[英]Pandas create a new column with complex condition of multiple other columns
[英]Pandas - multiple new columns based on cumprod and condition in other column
我有一个 dataframe df
有两列df["Period"]
和df["Return"]
。 df["Period"]
的数字为 1、2、3 ... n,并且在增加。 我想使用df["Return"]
的.cumprod
计算新列,其中df["Period"]
>= 1、2、3 等。请注意,每个唯一周期的行数不同且不系统。
所以我得到了n
新专栏
df["M_1]
:是 df["Return"] 的 cumprod 行df["Period"]
>= 1df["M_2]
:是 df["Return"] 的 cumprod 行df["Period"]
>= 2在我正在工作的例子下面。 该实现有两个缺点:
任何有关如何加速和/或对其进行矢量化的提示都值得赞赏
import numpy as np
import pandas as pd
# Create sample data
n = 10
data = {"Period": np.sort(np.random.randint(1,5,n)),
"Returns": np.random.randn(n)/100, }
df = pd.DataFrame(data)
# Slow implementation
periods = set(df["Period"])
for period in periods:
cumret = (1 + df.query("Period >= @period")["Returns"]).cumprod() - 1
df[f"M_{month}"] = cumret
df.head()
这是预期的 output:
时期 | 退货 | M_1 | M_2 | M_3 | M_4 | |
---|---|---|---|---|---|---|
0 | 1个 | -0.0268917 | -0.0268917 | 楠 | 楠 | 楠 |
1个 | 1个 | 0.018205 | -0.00917625 | 楠 | 楠 | 楠 |
2个 | 2个 | 0.00505662 | -0.00416604 | 0.00505662 | 楠 | 楠 |
3个 | 2个 | -8.28544e-05 | -0.00424855 | 0.00497334 | 楠 | 楠 |
4个 | 2个 | 0.00127519 | -0.00297878 | 0.00625488 | 楠 | 楠 |
5个 | 3个 | -0.00224315 | -0.00521524 | 0.0039977 | -0.00224315 | 楠 |
6个 | 3个 | -0.0197291 | -0.0248414 | -0.0158103 | -0.021928 | 楠 |
7 | 3个 | 0.00136592 | -0.0235094 | -0.0144659 | -0.020592 | 楠 |
8个 | 4个 | 0.00582897 | -0.0178175 | -0.00872129 | -0.0148831 | 0.00582897 |
9 | 4个 | 0.00260425 | -0.0152597 | -0.00613975 | -0.0123176 | 0.0084484 |
以下是 10,000 次迭代后您的代码在我的机器(Python 3.10.7、Pandas 1.4.3)上的平均执行情况:
import statistics
import time
import numpy as np
import pandas as pd
elapsed_time = []
for _ in range(10_000):
start_time = time.time()
periods = set(df["Period"])
for period in periods:
cumret = (1 + df.query("Period >= @period")["Returns"]).cumprod() - 1
df[f"M_{period}"] = cumret
elapsed_time.append(time.time() - start_time)

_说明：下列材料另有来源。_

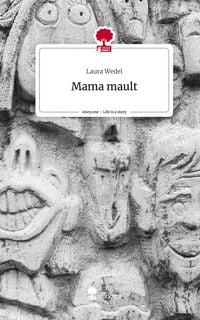 Produktbild: Mama mault. Life is a Story - story.one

print(f"--- {round(statistics.mean(elapsed_time), 6):2} seconds in average ---")
print(df)
Output:
--- 0.00298 seconds in average ---
Period Returns M_1 M_2 M_4
0 1 -0.008427 -0.008427 NaN NaN
1 1 0.019699 0.011106 NaN NaN
2 2 0.012661 0.023908 0.012661 NaN
3 2 -0.005059 0.018728 0.007538 NaN
4 4 0.025452 0.044657 0.033182 0.025452
5 4 0.010808 0.055948 0.044349 0.036535
6 4 0.004843 0.061062 0.049407 0.041555
7 4 0.005791 0.067207 0.055484 0.047587
8 4 -0.001816 0.065269 0.053568 0.045685
9 4 0.014102 0.080291 0.068425 0.060431
通过一些小的修改,您可以获得约 3 倍的速度提升:
elapsed_time = []
for _ in range(10_000):
start_time = time.time()
for period in df["Period"].unique():
df[f"M_{period}"] = (
1 + df.loc[df["Period"].ge(period), "Returns"]
).cumprod() - 1
elapsed_time.append(time.time() - start_time)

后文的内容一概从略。